TEXT EXCERPT:
^^^^^^^^
You may want to read up on PCA in some elementary multivariate
statistics textbook to get a better grasp on what it does and how it's
done.

> I have a little concept problem regarding principal component analysis. So
> my question is about ED sampling are as follows:
>
> 1. I have read from the manual that g_covar calculates and diagonalize the
> (mass-weighted) covariance matrix. So what is the meaning of mass-weighted
> in covariance matrix?

All coordinates are multiplied by their mass prior to the analysis.
Coordinates are taken relative to the center of mass, rather than to
the center of geometry.

> 2. g_covar output the eigenval.xvg and and eigenvec.trr, but when I opened
> the eigenval.xvg file it will shows nothing, i don't know what was wrong
> with it?

I don't know either, you didn't say anything that could give a pointer
to the problem. What was you're command line, what were your
selections, and what was the output of the program? And opening, does
it mean looking at it as text or looking at it with xmgrace?

> 3. what is the difference between covariance matrix and normal mode analysis
> because both were used to generate the eigenval.xvg and eigenvec.trr file?
^^^^^^^^
Stored items from a collection:
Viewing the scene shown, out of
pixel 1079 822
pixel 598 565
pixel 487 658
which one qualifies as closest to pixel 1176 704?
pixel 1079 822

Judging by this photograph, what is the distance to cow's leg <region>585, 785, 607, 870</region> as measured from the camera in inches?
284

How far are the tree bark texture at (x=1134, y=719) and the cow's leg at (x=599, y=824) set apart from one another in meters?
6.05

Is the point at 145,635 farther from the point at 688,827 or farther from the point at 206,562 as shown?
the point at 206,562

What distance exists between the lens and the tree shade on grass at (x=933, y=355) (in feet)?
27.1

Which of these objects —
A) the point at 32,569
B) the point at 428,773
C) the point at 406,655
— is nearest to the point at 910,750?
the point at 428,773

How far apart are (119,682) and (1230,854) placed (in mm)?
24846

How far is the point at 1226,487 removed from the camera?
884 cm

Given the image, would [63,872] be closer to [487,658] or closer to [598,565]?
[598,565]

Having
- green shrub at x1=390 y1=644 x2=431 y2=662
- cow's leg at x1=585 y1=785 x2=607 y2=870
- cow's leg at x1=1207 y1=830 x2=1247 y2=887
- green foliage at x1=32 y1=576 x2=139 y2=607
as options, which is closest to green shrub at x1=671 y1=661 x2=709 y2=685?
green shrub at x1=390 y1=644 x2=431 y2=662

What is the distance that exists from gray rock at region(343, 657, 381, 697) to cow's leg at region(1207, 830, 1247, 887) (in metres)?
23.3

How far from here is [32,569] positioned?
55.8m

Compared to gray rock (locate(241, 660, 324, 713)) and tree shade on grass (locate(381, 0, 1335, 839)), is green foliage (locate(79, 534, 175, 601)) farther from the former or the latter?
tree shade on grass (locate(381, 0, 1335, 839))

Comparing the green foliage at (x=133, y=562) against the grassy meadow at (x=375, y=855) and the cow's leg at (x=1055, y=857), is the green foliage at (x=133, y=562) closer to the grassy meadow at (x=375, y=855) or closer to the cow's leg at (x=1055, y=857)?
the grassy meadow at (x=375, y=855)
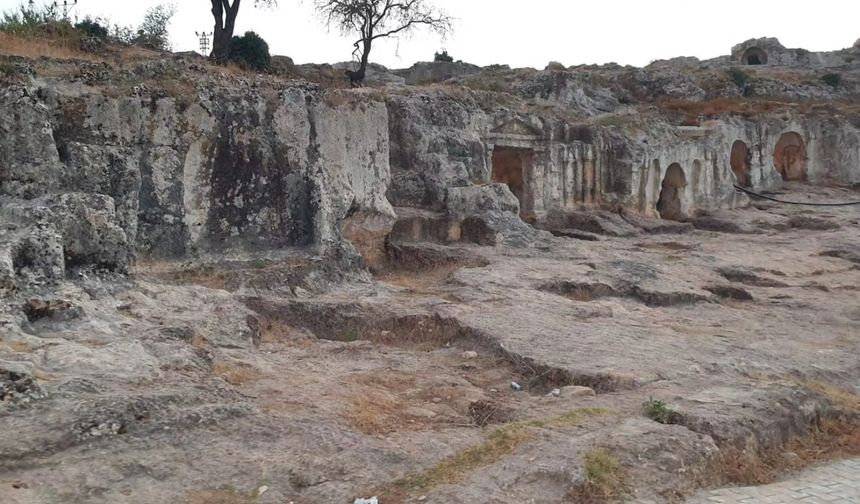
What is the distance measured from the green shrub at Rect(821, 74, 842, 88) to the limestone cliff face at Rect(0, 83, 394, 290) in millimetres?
31433

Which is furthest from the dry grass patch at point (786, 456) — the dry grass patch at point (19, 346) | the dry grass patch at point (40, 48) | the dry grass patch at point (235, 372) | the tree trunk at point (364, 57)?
the tree trunk at point (364, 57)

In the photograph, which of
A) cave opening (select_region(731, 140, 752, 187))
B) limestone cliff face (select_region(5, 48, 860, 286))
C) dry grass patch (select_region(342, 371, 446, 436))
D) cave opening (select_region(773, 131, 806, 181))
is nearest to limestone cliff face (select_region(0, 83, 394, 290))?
limestone cliff face (select_region(5, 48, 860, 286))

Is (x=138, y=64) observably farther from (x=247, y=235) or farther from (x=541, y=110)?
(x=541, y=110)

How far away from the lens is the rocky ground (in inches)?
185

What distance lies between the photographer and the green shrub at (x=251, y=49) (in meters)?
20.1

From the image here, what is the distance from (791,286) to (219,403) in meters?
10.9

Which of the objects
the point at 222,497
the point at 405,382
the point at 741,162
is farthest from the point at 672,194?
the point at 222,497

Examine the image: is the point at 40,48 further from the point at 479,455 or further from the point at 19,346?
the point at 479,455

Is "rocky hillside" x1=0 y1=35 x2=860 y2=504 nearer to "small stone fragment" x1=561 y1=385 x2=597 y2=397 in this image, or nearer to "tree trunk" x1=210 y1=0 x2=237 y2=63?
"small stone fragment" x1=561 y1=385 x2=597 y2=397

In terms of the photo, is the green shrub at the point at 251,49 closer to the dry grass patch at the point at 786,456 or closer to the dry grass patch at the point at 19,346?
the dry grass patch at the point at 19,346

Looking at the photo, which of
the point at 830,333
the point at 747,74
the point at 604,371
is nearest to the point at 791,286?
the point at 830,333

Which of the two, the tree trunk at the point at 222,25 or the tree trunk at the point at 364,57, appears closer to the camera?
the tree trunk at the point at 222,25

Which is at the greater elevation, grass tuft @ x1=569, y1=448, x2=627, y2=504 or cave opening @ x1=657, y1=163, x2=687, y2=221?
cave opening @ x1=657, y1=163, x2=687, y2=221

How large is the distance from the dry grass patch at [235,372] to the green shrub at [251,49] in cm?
1426
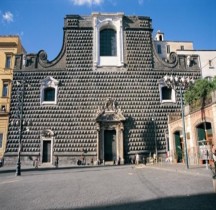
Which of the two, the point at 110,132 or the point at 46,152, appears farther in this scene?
the point at 110,132

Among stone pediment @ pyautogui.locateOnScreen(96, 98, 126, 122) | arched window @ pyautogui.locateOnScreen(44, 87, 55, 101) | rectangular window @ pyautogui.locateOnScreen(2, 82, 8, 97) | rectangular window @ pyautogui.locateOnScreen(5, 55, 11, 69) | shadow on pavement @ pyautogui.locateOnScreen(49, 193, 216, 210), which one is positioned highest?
rectangular window @ pyautogui.locateOnScreen(5, 55, 11, 69)

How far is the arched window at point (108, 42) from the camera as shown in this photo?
27375 millimetres

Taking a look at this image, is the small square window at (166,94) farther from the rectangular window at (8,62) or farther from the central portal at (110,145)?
the rectangular window at (8,62)

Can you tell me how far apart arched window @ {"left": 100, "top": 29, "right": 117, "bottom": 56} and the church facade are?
112 millimetres

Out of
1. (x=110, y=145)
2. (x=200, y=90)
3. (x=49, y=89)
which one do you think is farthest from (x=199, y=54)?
(x=49, y=89)

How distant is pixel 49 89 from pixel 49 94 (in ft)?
1.76

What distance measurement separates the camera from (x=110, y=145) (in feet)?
80.6

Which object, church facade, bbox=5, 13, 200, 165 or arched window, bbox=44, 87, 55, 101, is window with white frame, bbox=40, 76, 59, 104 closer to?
arched window, bbox=44, 87, 55, 101

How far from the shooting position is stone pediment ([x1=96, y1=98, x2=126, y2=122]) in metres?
24.4

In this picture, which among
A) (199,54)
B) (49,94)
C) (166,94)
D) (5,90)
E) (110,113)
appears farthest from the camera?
(199,54)

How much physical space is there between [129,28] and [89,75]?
24.0ft

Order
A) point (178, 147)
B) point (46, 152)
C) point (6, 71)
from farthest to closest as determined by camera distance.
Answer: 1. point (6, 71)
2. point (46, 152)
3. point (178, 147)

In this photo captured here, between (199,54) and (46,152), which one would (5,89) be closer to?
(46,152)

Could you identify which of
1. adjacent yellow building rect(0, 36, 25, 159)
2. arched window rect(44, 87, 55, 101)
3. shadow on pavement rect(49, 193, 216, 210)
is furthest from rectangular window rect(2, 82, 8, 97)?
shadow on pavement rect(49, 193, 216, 210)
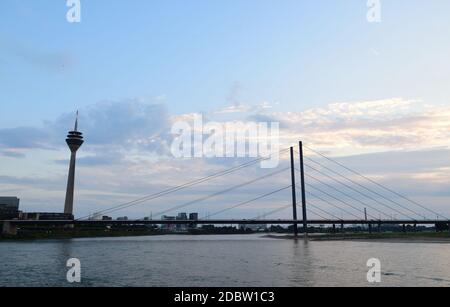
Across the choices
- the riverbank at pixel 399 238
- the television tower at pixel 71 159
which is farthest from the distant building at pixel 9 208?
the riverbank at pixel 399 238

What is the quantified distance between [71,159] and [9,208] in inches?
898

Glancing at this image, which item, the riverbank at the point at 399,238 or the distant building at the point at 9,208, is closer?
the riverbank at the point at 399,238

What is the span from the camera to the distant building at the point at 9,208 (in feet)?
398

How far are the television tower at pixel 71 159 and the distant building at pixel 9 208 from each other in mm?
13888

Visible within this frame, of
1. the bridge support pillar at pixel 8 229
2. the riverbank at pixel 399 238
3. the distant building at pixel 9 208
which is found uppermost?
the distant building at pixel 9 208

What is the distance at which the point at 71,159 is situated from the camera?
^^^^^^^^
WHAT IS BEING ASKED: Transcribe the part of the principal component analysis text between "You may want" and "center of geometry.", inclusive.

OUTPUT:
You may want to read up on PCA in some elementary multivariate
statistics textbook to get a better grasp on what it does and how it's
done.

> I have a little concept problem regarding principal component analysis. So
> my question is about ED sampling are as follows:
>
> 1. I have read from the manual that g_covar calculates and diagonalize the
> (mass-weighted) covariance matrix. So what is the meaning of mass-weighted
> in covariance matrix?

All coordinates are multiplied by their mass prior to the analysis.
Coordinates are taken relative to the center of mass, rather than to
the center of geometry.